By All Measures: 'Widespread Teacher Involvement'
When I meet a math teacher while visiting schools, I usually ask: "Tell me about the National Council of Teachers of Mathematics standards.''
Until recently, few could. Those who could were always among the hardy 4th- and 8th-grade teachers who launched Vermont's portfolio assessment. Teaching insulates many teachers from what policy leaders seem to consider common knowledge. Only unprecedented professional-development opportunities will enable teachers to embrace national standards.
A classroom ignited by these standards is something to see. At the Barnes School in Burlington, Vt., I watched Jane Cutting Miller teach transformational geometry to 4th graders using only a square of paper. She and the students folded the paper, tore along the fold, and then talked about the shapes they created. Again and again, they folded, tore, and then talked about the mathematics. They put the shapes together, tried on the proper mathematical terms, stopped to write in their journals about what they had discovered, then pushed on. A vision of mathematics as something one does, as a matter of problem-solving and communication, was what guided the enterprise. There were no worksheets and no textbooks. But I saw a lot of rigorous mathematics.
Teachers like Ms. Miller, who use the standards, constitute a virtual faculty that extends beyond their schools.
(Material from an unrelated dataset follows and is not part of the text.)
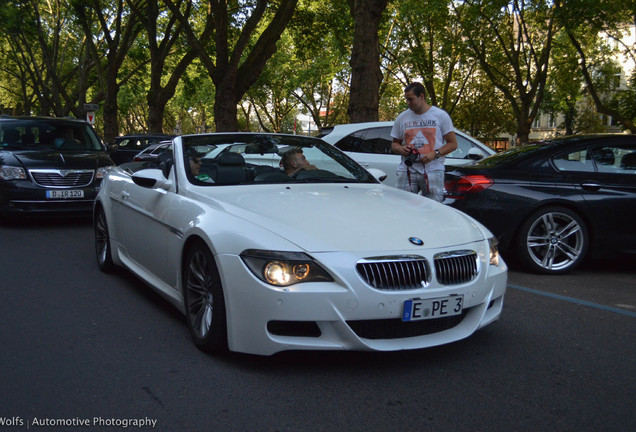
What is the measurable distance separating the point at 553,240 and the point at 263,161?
3.17 metres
I saw this in Snowmass, Colo., last summer, where teachers from a score of states were united by a common view. In Vermont, teachers used the standards to pick benchmark pieces of student work. That means they can show students--and each other--what excellent work looks like. Teachers collaborated to build and share huge stores of math problems. They don't operate alone any longer. Within 60 days of the release of the disappointing results from the pilot test of the mathematics portfolio, the teachers had organized 17 networks so that every 4th- and 8th-grade teacher of mathematics could have help on demand.
It has been terribly difficult to get to this point. Teachers are dismayed to see changes in curriculum, assessment, and teaching practices all at the same time. And yet it appears impractical to do otherwise. A curriculum that reflects the N.C.T.M. standards makes old-style, multiple-choice tests absurd; something to change now--not next year.
What works? Widespread teacher involvement works. Teachers need time to shape the standards into something personal, before they'll adopt them. Massive professional development works. Make our most generous estimates of needed training, then double them. And public involvement works. Parents have to see this new way of teaching and evaluating mathematics--and want it for their own children.
Richard P. Mills is Commissioner of Education of Vermont.